# Question on High speed trolling with downriggers - Ball Weight



## Pwrtoole (Jun 13, 2008)

I have seen this done in Bermuda on a tv show, they were trolling at around 17 mph with downriggers. I cant get anywhere close to that speed with my 10 lb ball weight, or 9 lb pancake weight. Anyone have any "first hand experience" trying this, and if so what have you concluded. Will a 15lb ball weight work? I know about the planers, so only would prefer comments about using downriggers. Thanks in advance.


----------



## MissKristy (Dec 1, 2007)

Why use downrigger when you can use a 2lbs trolling weight.You can troll at 20if you have a good rod and reel.


----------



## seanmclemore (Aug 20, 2008)

+1 on the trolling weight. we pull them up to 18 knots before it starts peeling drag on the reels i use. its easier and less gear you have to screw with. put it in and go. i get them at outcast less than $15-$20. good luck

cheers


----------



## Travis Gill (Oct 6, 2007)

Try a Z Wing


----------



## 96grady (Jan 8, 2008)

Usethe downrigger for inshore trolling & buy trolling weights. Don't buy that 15lb weight, save your $ for fuel. 

Solutions Charters


----------



## Chris V (Oct 18, 2007)

You could use a 12-20lb. pancake weight but why the hell would you want to?

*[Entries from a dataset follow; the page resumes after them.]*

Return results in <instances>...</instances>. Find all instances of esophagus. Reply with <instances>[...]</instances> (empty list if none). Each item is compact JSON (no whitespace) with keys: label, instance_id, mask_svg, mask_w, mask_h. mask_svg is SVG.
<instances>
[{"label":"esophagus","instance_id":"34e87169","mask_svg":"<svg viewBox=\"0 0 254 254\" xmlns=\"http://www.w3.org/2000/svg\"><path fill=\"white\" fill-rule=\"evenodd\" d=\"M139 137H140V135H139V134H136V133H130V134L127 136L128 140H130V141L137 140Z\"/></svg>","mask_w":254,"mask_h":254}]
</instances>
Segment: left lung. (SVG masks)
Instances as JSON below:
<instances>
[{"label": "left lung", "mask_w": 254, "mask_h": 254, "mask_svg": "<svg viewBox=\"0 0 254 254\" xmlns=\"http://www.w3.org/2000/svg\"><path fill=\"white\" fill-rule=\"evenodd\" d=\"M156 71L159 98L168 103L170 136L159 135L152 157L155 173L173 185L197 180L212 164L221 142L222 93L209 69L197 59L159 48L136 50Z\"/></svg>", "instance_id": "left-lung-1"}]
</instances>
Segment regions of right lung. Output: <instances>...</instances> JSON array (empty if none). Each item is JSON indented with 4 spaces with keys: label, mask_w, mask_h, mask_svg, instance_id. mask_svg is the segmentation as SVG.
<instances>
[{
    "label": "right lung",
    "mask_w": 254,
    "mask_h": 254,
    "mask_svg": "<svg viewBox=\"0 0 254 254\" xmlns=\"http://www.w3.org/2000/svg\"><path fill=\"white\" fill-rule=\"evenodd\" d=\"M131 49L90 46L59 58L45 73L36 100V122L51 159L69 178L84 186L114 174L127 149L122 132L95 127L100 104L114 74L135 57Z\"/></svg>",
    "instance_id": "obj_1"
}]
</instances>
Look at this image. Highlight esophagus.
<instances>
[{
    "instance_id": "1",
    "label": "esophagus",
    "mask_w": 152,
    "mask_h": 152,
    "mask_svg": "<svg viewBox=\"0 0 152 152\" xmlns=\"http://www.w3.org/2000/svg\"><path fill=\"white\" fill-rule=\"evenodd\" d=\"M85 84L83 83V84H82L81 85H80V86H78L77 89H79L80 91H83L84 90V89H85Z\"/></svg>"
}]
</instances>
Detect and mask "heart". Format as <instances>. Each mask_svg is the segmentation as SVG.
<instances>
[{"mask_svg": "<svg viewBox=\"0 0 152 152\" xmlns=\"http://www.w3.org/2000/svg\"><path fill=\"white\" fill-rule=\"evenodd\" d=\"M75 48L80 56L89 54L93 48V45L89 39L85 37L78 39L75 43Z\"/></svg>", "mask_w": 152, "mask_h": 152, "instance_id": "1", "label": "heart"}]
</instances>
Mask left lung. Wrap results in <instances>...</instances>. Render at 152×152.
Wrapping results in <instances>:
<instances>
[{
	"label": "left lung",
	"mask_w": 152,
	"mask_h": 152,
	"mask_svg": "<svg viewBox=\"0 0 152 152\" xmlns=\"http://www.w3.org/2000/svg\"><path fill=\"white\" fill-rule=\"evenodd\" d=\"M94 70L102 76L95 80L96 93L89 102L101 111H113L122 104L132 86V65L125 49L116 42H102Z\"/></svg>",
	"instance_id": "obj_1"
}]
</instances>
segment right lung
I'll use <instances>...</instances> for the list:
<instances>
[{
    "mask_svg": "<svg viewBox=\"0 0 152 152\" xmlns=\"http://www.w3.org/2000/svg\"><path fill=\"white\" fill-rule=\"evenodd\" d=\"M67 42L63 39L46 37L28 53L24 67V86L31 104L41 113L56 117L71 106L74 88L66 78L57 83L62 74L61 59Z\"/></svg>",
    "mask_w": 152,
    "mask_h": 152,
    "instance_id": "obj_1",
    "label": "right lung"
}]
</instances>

I pull downriggers offshore for 'hoos and tuna but we pull slower and usually with natural baits both live and dead.


----------



## Kim (Aug 5, 2008)

I wouldn't recommend high speed trolling with downriggers. They aren't designed for that in the first place and the down rigger line will scream loud enough to make you insane. Go with the high speed weights and heavy lures.


----------